A Shepherd's Message - Feb. 10, 2015
February 10, 2015
Feb. 18 is Ash Wednesday and the beginning of Lent. This yearly 40-day retreat of the Church is a blessed invitation and a joyful summons to all. It is a time of renewal, repentance, prayer and fasting, mercy and forgiveness. In Jesus Christ, the Father reconciles us and the wounded world to Himself; Lent is the time to hasten to this embrace of reconciliation. The time is short and the summons is urgent.
During this 40-day retreat, there are “Lenten” practices. The practices include the Church’s request for a minimum of fasting and abstinence: fasting on Ash Wednesday and Good Friday, and abstinence from meat on Ash Wednesday and all the Fridays of Lent. Fasting from food and other good things is a signal that if we are too full of ourselves, there is no room for the Lord and his grace. Fasting is a sign that we lack some significant dimensions of our friendship with the Lord and want to reinvigorate these dimensions and make room for them. Perhaps we could fast as well from over-reliance on social media.
Other Lenten practices involve prayer. These include the journey of the Stations of the Cross, more attention and time to the Rosary and reading of the Scriptures in a more meditative and focused way. Additionally, many faithful also increase the participation in daily Mass during Lent.
One beautiful Lenten practice of inestimable worth is the celebration of the Sacrament of Penance; going to Confession is a must. And, the practice of almsgiving, of reaching out in mercy to those in need, is one of the most palpable ways of celebrating the season and doing it well! “Lenten” practices assist us in overcoming a constant spiritual pitfall: to grow bored with the Lord! The Lord is not boring!
In addition to “Lenten” practices and there are “Lenten” persons! Catechumens for baptism at Easter and candidates for full communion with the Church are Lenten persons, and there are many of them in Galveston-Houston. They must be in our orbit of remembrance. So too should be the priests, deacons and catechists who help prepare people for Easter Sacraments. Those who are poor, wandering, at the margins, sick or imprisoned are very definitely “Lenten” persons. To assist them is not only a work of charity but also of justice. Those persecuted for the Faith, especially in the Middle East and other countries are very much “Lenten” persons. The list of “Lenten” persons is impressive.

** SET TASKS **
**a)** Answer these questions about the Lenten message:
(i) On what date does Ash Wednesday fall?
(ii) On which two days does the Church ask for fasting?
(iii) What constant spiritual pitfall do Lenten practices help us overcome?
**b)** Reproduce the passage of the Lenten message that opens with the words containing "Other Lenten practices" and closes with "is not boring!".
**c)** Write the next part of the Lenten message, picking up right after its final sentence.

** Items listed in a dataset **
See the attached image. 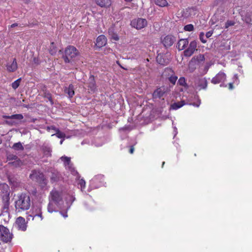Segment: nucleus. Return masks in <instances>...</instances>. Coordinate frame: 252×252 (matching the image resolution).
I'll return each instance as SVG.
<instances>
[{
  "label": "nucleus",
  "mask_w": 252,
  "mask_h": 252,
  "mask_svg": "<svg viewBox=\"0 0 252 252\" xmlns=\"http://www.w3.org/2000/svg\"><path fill=\"white\" fill-rule=\"evenodd\" d=\"M79 55L77 49L73 46H68L64 50L63 59L65 63H71Z\"/></svg>",
  "instance_id": "7ed1b4c3"
},
{
  "label": "nucleus",
  "mask_w": 252,
  "mask_h": 252,
  "mask_svg": "<svg viewBox=\"0 0 252 252\" xmlns=\"http://www.w3.org/2000/svg\"><path fill=\"white\" fill-rule=\"evenodd\" d=\"M186 104V103L185 100H182L180 102H174V103L171 105L170 109L177 110Z\"/></svg>",
  "instance_id": "a878e982"
},
{
  "label": "nucleus",
  "mask_w": 252,
  "mask_h": 252,
  "mask_svg": "<svg viewBox=\"0 0 252 252\" xmlns=\"http://www.w3.org/2000/svg\"><path fill=\"white\" fill-rule=\"evenodd\" d=\"M107 43V38L104 35L98 36L96 41V46L98 48L104 46Z\"/></svg>",
  "instance_id": "6ab92c4d"
},
{
  "label": "nucleus",
  "mask_w": 252,
  "mask_h": 252,
  "mask_svg": "<svg viewBox=\"0 0 252 252\" xmlns=\"http://www.w3.org/2000/svg\"><path fill=\"white\" fill-rule=\"evenodd\" d=\"M178 77L177 76L174 75H172L169 78V81L173 84V85H175L177 80Z\"/></svg>",
  "instance_id": "e433bc0d"
},
{
  "label": "nucleus",
  "mask_w": 252,
  "mask_h": 252,
  "mask_svg": "<svg viewBox=\"0 0 252 252\" xmlns=\"http://www.w3.org/2000/svg\"><path fill=\"white\" fill-rule=\"evenodd\" d=\"M133 151H134V148L133 146H131L130 148V150H129V153L130 154H133Z\"/></svg>",
  "instance_id": "3c124183"
},
{
  "label": "nucleus",
  "mask_w": 252,
  "mask_h": 252,
  "mask_svg": "<svg viewBox=\"0 0 252 252\" xmlns=\"http://www.w3.org/2000/svg\"><path fill=\"white\" fill-rule=\"evenodd\" d=\"M36 218L39 219V220L40 221L43 220L41 209L39 207L35 208L31 212V214H29L28 216H27V220H30L31 219H32V220H34V219H35Z\"/></svg>",
  "instance_id": "9b49d317"
},
{
  "label": "nucleus",
  "mask_w": 252,
  "mask_h": 252,
  "mask_svg": "<svg viewBox=\"0 0 252 252\" xmlns=\"http://www.w3.org/2000/svg\"><path fill=\"white\" fill-rule=\"evenodd\" d=\"M60 159L63 162L65 168L70 171L71 173L73 175L76 176V179H77L78 177V172L72 167V165L70 161V158L65 156H63L60 158Z\"/></svg>",
  "instance_id": "1a4fd4ad"
},
{
  "label": "nucleus",
  "mask_w": 252,
  "mask_h": 252,
  "mask_svg": "<svg viewBox=\"0 0 252 252\" xmlns=\"http://www.w3.org/2000/svg\"><path fill=\"white\" fill-rule=\"evenodd\" d=\"M49 200L47 207L48 212L52 213L57 211L58 208H63V202L61 191L53 189L50 193Z\"/></svg>",
  "instance_id": "f257e3e1"
},
{
  "label": "nucleus",
  "mask_w": 252,
  "mask_h": 252,
  "mask_svg": "<svg viewBox=\"0 0 252 252\" xmlns=\"http://www.w3.org/2000/svg\"><path fill=\"white\" fill-rule=\"evenodd\" d=\"M212 34H213L212 31L208 32L206 34V38H209L210 37H211L212 36Z\"/></svg>",
  "instance_id": "de8ad7c7"
},
{
  "label": "nucleus",
  "mask_w": 252,
  "mask_h": 252,
  "mask_svg": "<svg viewBox=\"0 0 252 252\" xmlns=\"http://www.w3.org/2000/svg\"><path fill=\"white\" fill-rule=\"evenodd\" d=\"M56 135L58 138H70L69 136H66L65 134L62 131H61L59 129L57 130V131L55 133L52 134V136Z\"/></svg>",
  "instance_id": "cd10ccee"
},
{
  "label": "nucleus",
  "mask_w": 252,
  "mask_h": 252,
  "mask_svg": "<svg viewBox=\"0 0 252 252\" xmlns=\"http://www.w3.org/2000/svg\"><path fill=\"white\" fill-rule=\"evenodd\" d=\"M10 116H6V115H4L3 116V118H5V119H11V118L10 117Z\"/></svg>",
  "instance_id": "864d4df0"
},
{
  "label": "nucleus",
  "mask_w": 252,
  "mask_h": 252,
  "mask_svg": "<svg viewBox=\"0 0 252 252\" xmlns=\"http://www.w3.org/2000/svg\"><path fill=\"white\" fill-rule=\"evenodd\" d=\"M204 34L203 32H201L199 35L200 40L201 41L202 43H206V40L204 39Z\"/></svg>",
  "instance_id": "a18cd8bd"
},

** PER-TASK ANSWERS **
**a)**
(i) Feb. 18
(ii) Ash Wednesday and Good Friday
(iii) Growing bored with the Lord

**b)**
Other Lenten practices involve prayer. These include the journey of the Stations of the Cross, more attention and time to the Rosary and reading of the Scriptures in a more meditative and focused way. Additionally, many faithful also increase the participation in daily Mass during Lent.
One beautiful Lenten practice of inestimable worth is the celebration of the Sacrament of Penance; going to Confession is a must. And, the practice of almsgiving, of reaching out in mercy to those in need, is one of the most palpable ways of celebrating the season and doing it well! “Lenten” practices assist us in overcoming a constant spiritual pitfall: to grow bored with the Lord! The Lord is not boring!

**c)**
In his ‘Letter for Lent’ this year, Pope Francis writes that selfish indifference to others has begun to take on global proportions. He names it the “globalization of indifference” and asks all Christians to make this issue their primary concern for Lent. There can be a fatal withdrawal into ourselves which blocks our sense of solidarity and our appreciation of many broken members in the Body of Christ that cry out for attention and help. The Holy Father reminds us that the term “Communio sanctorum” (the Communion of Saints) refers not only to our unity with holy persons, but also to our communion in “holy things,” especially the Sacraments and life together.
These are persons and realities we have in common and must care for in common. There is an overwhelming possessiveness today that can rob us of our sense of mutual giving in Christ and produce a terrible indifference. We should center our Lenten observance on Jesus washing the feet of his disciples at the Last Supper. There is the reality of truth and love. Faith, Truth and Charity must embrace; they destroy the globalization of indifference.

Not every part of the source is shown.